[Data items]
■ ■ ■

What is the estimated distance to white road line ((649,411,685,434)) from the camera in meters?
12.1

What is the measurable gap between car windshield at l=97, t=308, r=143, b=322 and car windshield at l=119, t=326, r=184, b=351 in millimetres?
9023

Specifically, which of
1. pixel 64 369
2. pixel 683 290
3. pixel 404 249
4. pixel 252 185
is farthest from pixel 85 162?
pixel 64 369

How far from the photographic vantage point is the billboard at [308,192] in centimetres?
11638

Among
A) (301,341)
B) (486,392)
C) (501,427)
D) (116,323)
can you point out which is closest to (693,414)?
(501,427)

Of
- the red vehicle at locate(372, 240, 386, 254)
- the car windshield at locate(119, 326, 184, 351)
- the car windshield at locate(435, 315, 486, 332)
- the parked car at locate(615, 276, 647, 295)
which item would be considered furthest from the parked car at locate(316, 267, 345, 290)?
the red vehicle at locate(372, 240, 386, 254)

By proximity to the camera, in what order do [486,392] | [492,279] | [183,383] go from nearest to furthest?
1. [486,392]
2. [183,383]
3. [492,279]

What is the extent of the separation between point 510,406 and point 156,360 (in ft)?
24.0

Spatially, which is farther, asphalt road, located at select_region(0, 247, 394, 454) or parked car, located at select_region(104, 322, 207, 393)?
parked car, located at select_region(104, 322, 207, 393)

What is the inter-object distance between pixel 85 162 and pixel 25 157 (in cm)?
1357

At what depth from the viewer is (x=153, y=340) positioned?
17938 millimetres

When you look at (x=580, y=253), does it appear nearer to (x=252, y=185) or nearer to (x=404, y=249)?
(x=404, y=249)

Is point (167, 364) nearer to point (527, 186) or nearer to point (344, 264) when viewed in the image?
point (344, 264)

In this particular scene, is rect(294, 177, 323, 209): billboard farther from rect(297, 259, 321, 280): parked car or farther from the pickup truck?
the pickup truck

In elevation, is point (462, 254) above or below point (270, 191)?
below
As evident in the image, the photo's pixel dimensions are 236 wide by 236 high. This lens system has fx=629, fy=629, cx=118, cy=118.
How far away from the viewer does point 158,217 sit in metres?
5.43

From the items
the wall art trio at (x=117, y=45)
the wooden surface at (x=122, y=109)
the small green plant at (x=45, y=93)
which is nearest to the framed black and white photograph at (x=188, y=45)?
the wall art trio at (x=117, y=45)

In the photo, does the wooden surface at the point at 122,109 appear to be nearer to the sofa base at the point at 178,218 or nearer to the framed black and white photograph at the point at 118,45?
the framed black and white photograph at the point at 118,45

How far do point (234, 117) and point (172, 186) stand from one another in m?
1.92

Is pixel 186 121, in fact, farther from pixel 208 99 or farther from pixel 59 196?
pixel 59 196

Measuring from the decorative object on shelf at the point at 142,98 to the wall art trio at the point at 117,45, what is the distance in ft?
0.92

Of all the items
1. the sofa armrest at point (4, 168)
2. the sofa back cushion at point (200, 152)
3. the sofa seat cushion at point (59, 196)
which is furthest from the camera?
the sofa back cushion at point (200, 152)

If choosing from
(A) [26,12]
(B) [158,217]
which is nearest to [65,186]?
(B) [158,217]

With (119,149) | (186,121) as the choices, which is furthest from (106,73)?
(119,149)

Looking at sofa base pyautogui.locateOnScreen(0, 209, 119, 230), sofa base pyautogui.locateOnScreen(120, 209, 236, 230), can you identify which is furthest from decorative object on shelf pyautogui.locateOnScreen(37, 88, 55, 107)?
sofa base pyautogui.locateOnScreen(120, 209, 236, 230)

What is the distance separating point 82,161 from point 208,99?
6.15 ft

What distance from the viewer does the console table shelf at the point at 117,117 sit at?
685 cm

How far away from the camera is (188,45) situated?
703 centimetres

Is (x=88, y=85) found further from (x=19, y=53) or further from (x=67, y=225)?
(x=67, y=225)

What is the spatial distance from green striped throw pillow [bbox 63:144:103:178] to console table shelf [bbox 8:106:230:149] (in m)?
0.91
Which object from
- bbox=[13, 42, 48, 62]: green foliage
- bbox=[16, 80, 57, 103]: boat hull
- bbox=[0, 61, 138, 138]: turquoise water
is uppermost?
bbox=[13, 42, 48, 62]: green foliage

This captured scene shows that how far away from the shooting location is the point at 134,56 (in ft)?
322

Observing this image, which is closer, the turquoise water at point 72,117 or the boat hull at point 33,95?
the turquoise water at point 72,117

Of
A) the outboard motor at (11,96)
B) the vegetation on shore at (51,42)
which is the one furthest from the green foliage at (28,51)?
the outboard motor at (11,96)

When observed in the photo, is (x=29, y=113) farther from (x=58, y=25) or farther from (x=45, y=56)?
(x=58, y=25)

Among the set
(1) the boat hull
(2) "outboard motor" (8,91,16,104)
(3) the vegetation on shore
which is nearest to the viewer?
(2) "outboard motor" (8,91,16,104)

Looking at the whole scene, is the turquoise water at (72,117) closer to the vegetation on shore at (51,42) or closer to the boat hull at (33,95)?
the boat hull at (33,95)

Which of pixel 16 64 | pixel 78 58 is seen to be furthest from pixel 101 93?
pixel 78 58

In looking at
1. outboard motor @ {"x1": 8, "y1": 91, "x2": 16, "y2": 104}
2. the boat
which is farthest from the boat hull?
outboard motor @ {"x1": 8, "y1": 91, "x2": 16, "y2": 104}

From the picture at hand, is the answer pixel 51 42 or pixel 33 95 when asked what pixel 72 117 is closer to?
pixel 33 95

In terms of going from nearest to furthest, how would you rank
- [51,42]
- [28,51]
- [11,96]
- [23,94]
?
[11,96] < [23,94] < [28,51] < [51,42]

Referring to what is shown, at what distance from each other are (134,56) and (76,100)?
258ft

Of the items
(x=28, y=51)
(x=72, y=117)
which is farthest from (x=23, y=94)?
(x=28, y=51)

■ ■ ■

● **WHAT YOU NEED TO DO**: Rewrite the entire listing with every "windshield" switched to "windscreen", leaving everything else unchanged.

● **EXERCISE RESULT**:
What is the estimated distance to white road line ((649,411,685,434)) from the camera in meters?
12.1

What is the measurable gap between car windscreen at l=97, t=308, r=143, b=322 and car windscreen at l=119, t=326, r=184, b=351 in millimetres?
9023

Specifically, which of
1. pixel 64 369
2. pixel 683 290
3. pixel 404 249
4. pixel 252 185
is farthest from pixel 85 162?
pixel 64 369

How far from the photographic vantage point is the billboard at [308,192] in centimetres?
11638

Among
A) (301,341)
B) (486,392)
C) (501,427)
D) (116,323)
can you point out which is closest to (693,414)?
(501,427)

Of
- the red vehicle at locate(372, 240, 386, 254)
- the car windscreen at locate(119, 326, 184, 351)
- the car windscreen at locate(435, 315, 486, 332)
- the parked car at locate(615, 276, 647, 295)
which item would be considered furthest from the parked car at locate(316, 267, 345, 290)?
the red vehicle at locate(372, 240, 386, 254)

By proximity to the camera, in what order do [486,392] | [492,279] | [183,383] go from nearest to furthest?
1. [486,392]
2. [183,383]
3. [492,279]

What is the extent of the separation between point 510,406 and point 156,360 (in ft)?
24.0

Spatially, which is farther, asphalt road, located at select_region(0, 247, 394, 454) or parked car, located at select_region(104, 322, 207, 393)?
parked car, located at select_region(104, 322, 207, 393)

What is the inter-object distance between pixel 85 162 and pixel 25 157 (in cm)?
1357

At what depth from the viewer is (x=153, y=340) positioned?
17938 millimetres

When you look at (x=580, y=253), does it appear nearer to (x=252, y=185) or nearer to (x=404, y=249)?
(x=404, y=249)

Is point (167, 364) nearer to point (527, 186) or nearer to point (344, 264) when viewed in the image?
point (344, 264)

In this particular scene, is rect(294, 177, 323, 209): billboard farther from rect(297, 259, 321, 280): parked car or farther from the pickup truck?
the pickup truck

In elevation, is point (462, 254) above or below point (270, 191)?
below
As evident in the image, the photo's pixel dimensions are 236 wide by 236 high. This lens system has fx=629, fy=629, cx=118, cy=118.
How far away from the viewer does point 158,217 sit in metres?
5.43

From the items
the wall art trio at (x=117, y=45)
the wooden surface at (x=122, y=109)
the small green plant at (x=45, y=93)
which is nearest to the framed black and white photograph at (x=188, y=45)?
the wall art trio at (x=117, y=45)

In the photo, does the wooden surface at the point at 122,109 appear to be nearer to the sofa base at the point at 178,218 or nearer to the framed black and white photograph at the point at 118,45?
the framed black and white photograph at the point at 118,45

How far do point (234, 117) and point (172, 186) stand from one another in m?
1.92

Is pixel 186 121, in fact, farther from pixel 208 99 or farther from pixel 59 196?
pixel 59 196

Measuring from the decorative object on shelf at the point at 142,98 to the wall art trio at the point at 117,45, what is the distance in ft?
0.92

Of all the items
1. the sofa armrest at point (4, 168)
2. the sofa back cushion at point (200, 152)
3. the sofa seat cushion at point (59, 196)
which is furthest from the camera?
the sofa back cushion at point (200, 152)

If choosing from
(A) [26,12]
(B) [158,217]
which is nearest to [65,186]?
(B) [158,217]

With (119,149) | (186,121) as the choices, which is furthest from (106,73)?
(119,149)

Looking at sofa base pyautogui.locateOnScreen(0, 209, 119, 230), sofa base pyautogui.locateOnScreen(120, 209, 236, 230), can you identify which is furthest from decorative object on shelf pyautogui.locateOnScreen(37, 88, 55, 107)?
sofa base pyautogui.locateOnScreen(120, 209, 236, 230)

What is the distance separating point 82,161 from point 208,99?
6.15 ft

What distance from the viewer does the console table shelf at the point at 117,117 sit at?
685 cm

How far away from the camera is (188,45) situated?
703 centimetres

Is (x=88, y=85) found further from (x=19, y=53) or further from (x=67, y=225)?
(x=67, y=225)

What is the spatial distance from green striped throw pillow [bbox 63:144:103:178] to console table shelf [bbox 8:106:230:149] (in m)?
0.91
Which object from
- bbox=[13, 42, 48, 62]: green foliage
- bbox=[16, 80, 57, 103]: boat hull
- bbox=[0, 61, 138, 138]: turquoise water
is uppermost?
bbox=[13, 42, 48, 62]: green foliage

This captured scene shows that how far away from the shooting location is the point at 134,56 (in ft)?
322

Observing this image, which is closer, the turquoise water at point 72,117 or the boat hull at point 33,95?
the turquoise water at point 72,117

Of
A) the outboard motor at (11,96)
B) the vegetation on shore at (51,42)
which is the one furthest from the green foliage at (28,51)?
the outboard motor at (11,96)

When observed in the photo, is (x=29, y=113) farther from (x=58, y=25) or farther from (x=45, y=56)?
(x=58, y=25)

Among the set
(1) the boat hull
(2) "outboard motor" (8,91,16,104)
(3) the vegetation on shore
which is nearest to the viewer?
(2) "outboard motor" (8,91,16,104)

Looking at the whole scene, is the turquoise water at (72,117) closer to the vegetation on shore at (51,42) or closer to the boat hull at (33,95)?
the boat hull at (33,95)

Which of pixel 16 64 | pixel 78 58 is seen to be furthest from pixel 101 93?
pixel 78 58

In looking at
1. outboard motor @ {"x1": 8, "y1": 91, "x2": 16, "y2": 104}
2. the boat
which is farthest from the boat hull?
outboard motor @ {"x1": 8, "y1": 91, "x2": 16, "y2": 104}

From the picture at hand, is the answer pixel 51 42 or pixel 33 95 when asked what pixel 72 117 is closer to?
pixel 33 95

In terms of going from nearest to furthest, how would you rank
- [51,42]
- [28,51]
- [11,96]
- [23,94]
?
[11,96] < [23,94] < [28,51] < [51,42]

Referring to what is shown, at what distance from each other are (134,56) and (76,100)?
258ft

Of the items
(x=28, y=51)
(x=72, y=117)
which is farthest from (x=23, y=94)?
(x=28, y=51)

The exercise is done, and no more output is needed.